314. The damnation of the criminal (the purgatorial Overworld) from the relative free will of the Son (man) to
the absolute free will of Hell, as from elemental neutron wavicles
to elemental proton wavicles.
315. The criminal cannot
fall, any more than the sinful can rise.
The religious contexts in question do not permit of scientific
solutions, no more, for that matter, than would the 'outer', or political,
manifestations of each tendency in regard to molecular wavicles.
316. The absolute natural determinism of the
new-brain forebrain in molecular regard to political transcendentalism
(totalitarianism) and of the new-mind superconscious
in elemental regard to religious transcendentalism (gnosticism)

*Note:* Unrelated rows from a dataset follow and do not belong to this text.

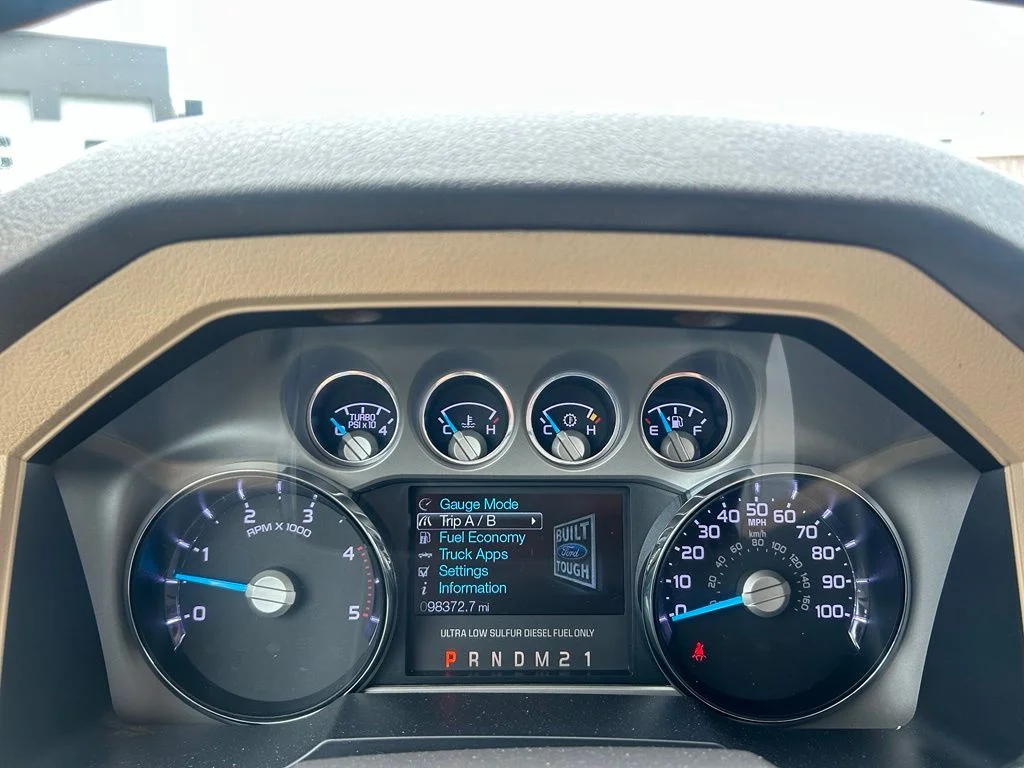 Used 2016 White Platinum Clearcoat Metallic Ford Lariat image 15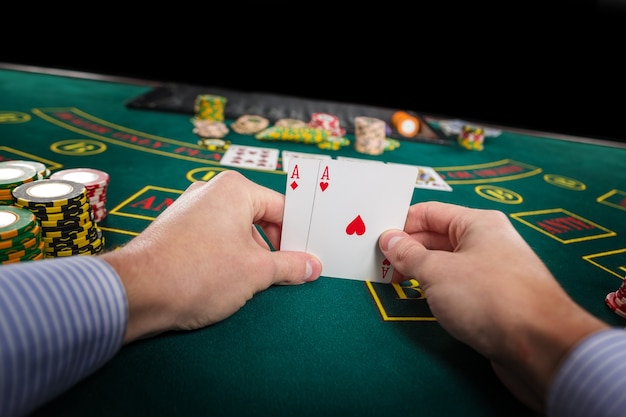 Jogador de pôquer com duas cartas de ases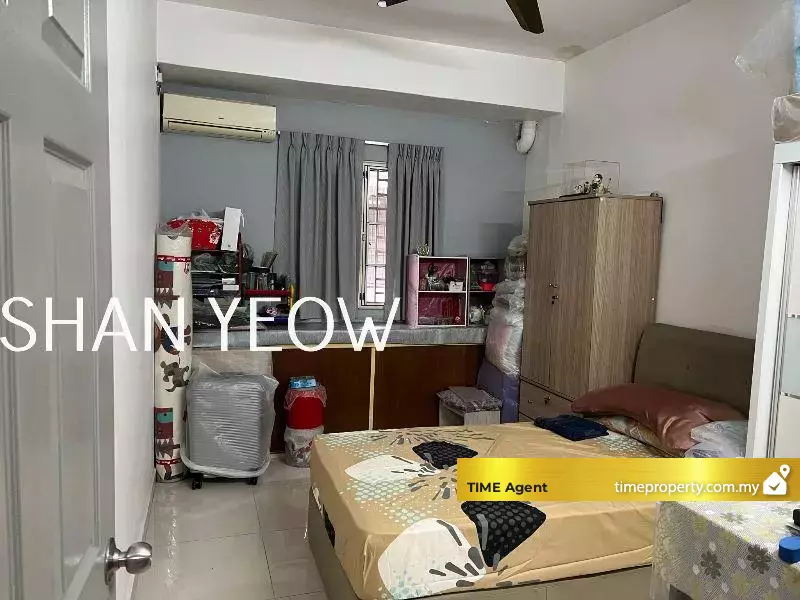 Property Photo 3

contrasts, as photon wavicles to particles, with the
absolute antinatural determinism of the old-mind superconscious in elemental regard to scientific idealism
(chemistry) and of the old-brain forebrain in molecular regard to economic
idealism (corporatism).
317. The absolute free will of the new-brain backbrain in molecular regard to political fundamentalism
(authoritarianism) and of the new-mind subconscious in elemental regard to
religious fundamentalism (orthodoxy) contrasts, as proton wavicles
to particles, with the absolute free antiwill of the
old-mind subconscious in elemental regard to scientific naturalism (physics)
and of the old-brain backbrain in molecular regard to
economic naturalism (communism).
318. The relative natural determinism of the
new-brain left midbrain in molecular regard to political humanism
(republicanism) and of the new-mind unconscious in elemental regard to
religious humanism (catholicism) contrasts, as
electron wavicles to particles, with the relative antinatural determinism of the old-mind unconscious in
elemental regard to scientific realism (biology) and of the old-brain left
midbrain in molecular regard to economic realism (socialism).

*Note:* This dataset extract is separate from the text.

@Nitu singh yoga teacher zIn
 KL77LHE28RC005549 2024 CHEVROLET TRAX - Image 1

319. The relative free will of the new-brain right
midbrain in molecular regard to political nonconformism
(parliamentarianism) and of the new-mind conscious in elemental regard to
religious nonconformism (puritanism)
contrasts, as neutron wavicles to particles, with the
relative free antiwill of the old-mind conscious in
elemental regard to scientific materialism (technology) and of the old-brain
right midbrain in molecular regard to economic materialism (capitalism).
320. To contrast the time-space of old-mind superconscious absolute antinatural
determinism in elemental photon particles and the volume-space of old-brain
forebrain absolute antinatural determinism in
molecular photon particles with the mass-space of new-brain forebrain absolute
natural determinism in molecular photon wavicles and
the space-space of new-mind superconscious absolute
natural determinism in elemental photon wavicles.
321. To contrast the time-time of old-mind
subconscious absolute free antiwill in elemental
proton particles and the volume-time of old-brain backbrain
absolute free antiwill in molecular proton particles
with the mass-time of new-brain backbrain absolute
free will in molecular proton wavicles and the
space-time of new-mind subconscious absolute free will in elemental proton wavicles.
322. To contrast the time-mass of old-mind
unconscious relative antinatural determinism in
elemental electron particles and the volume-mass of old-brain left-midbrain
relative antinatural determinism in molecular
electron particles with the mass-mass of new-brain left-midbrain relative
natural determinism in molecular electron wavicles
and the space-mass of new-mind unconscious relative natural determinism in
elemental electron wavicles.
323. To contrast the time-volume of old-mind
conscious relative free antiwill in elemental neutron
particles and the volume-volume of old-brain right-midbrain free antiwill in molecular neutron particles with the
mass-volume of new-brain right-midbrain relative free will in molecular neutron
wavicles and the space-volume of new-mind conscious
relative free will in elemental neutron wavicles.